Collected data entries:
○ ○ ○ ○ ○ ○ ○
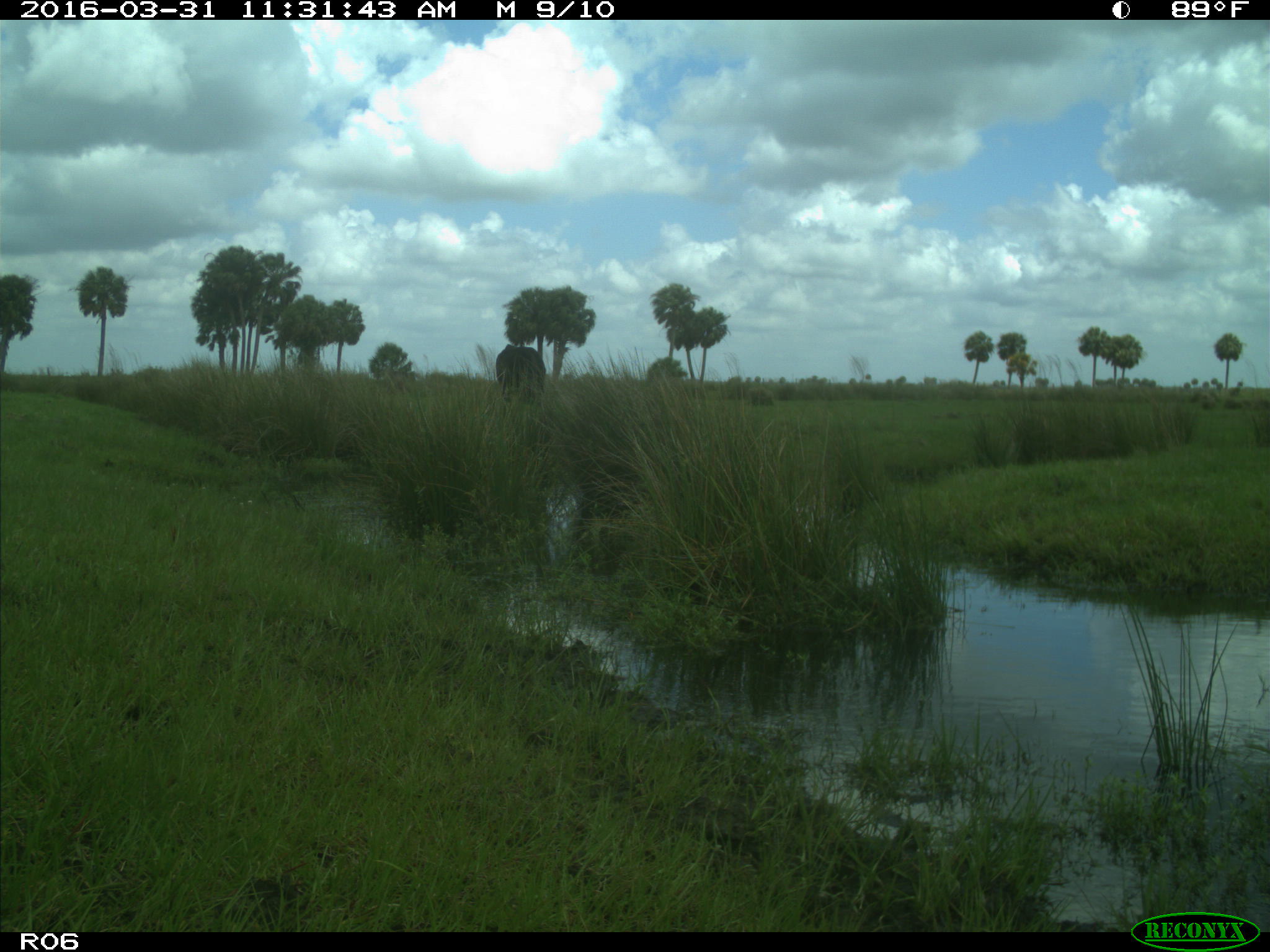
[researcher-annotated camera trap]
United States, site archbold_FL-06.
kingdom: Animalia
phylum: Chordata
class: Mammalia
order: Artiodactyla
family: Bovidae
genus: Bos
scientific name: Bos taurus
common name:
○ ○ ○ ○ ○ ○ ○
## Prompt
Would you copy out every entry above word for word, without the pictures?

## Response box
[researcher-annotated camera trap]
United States, site archbold_FL-06.
kingdom: Animalia
phylum: Chordata
class: Mammalia
order: Artiodactyla
family: Bovidae
genus: Bos
scientific name: Bos taurus
common name:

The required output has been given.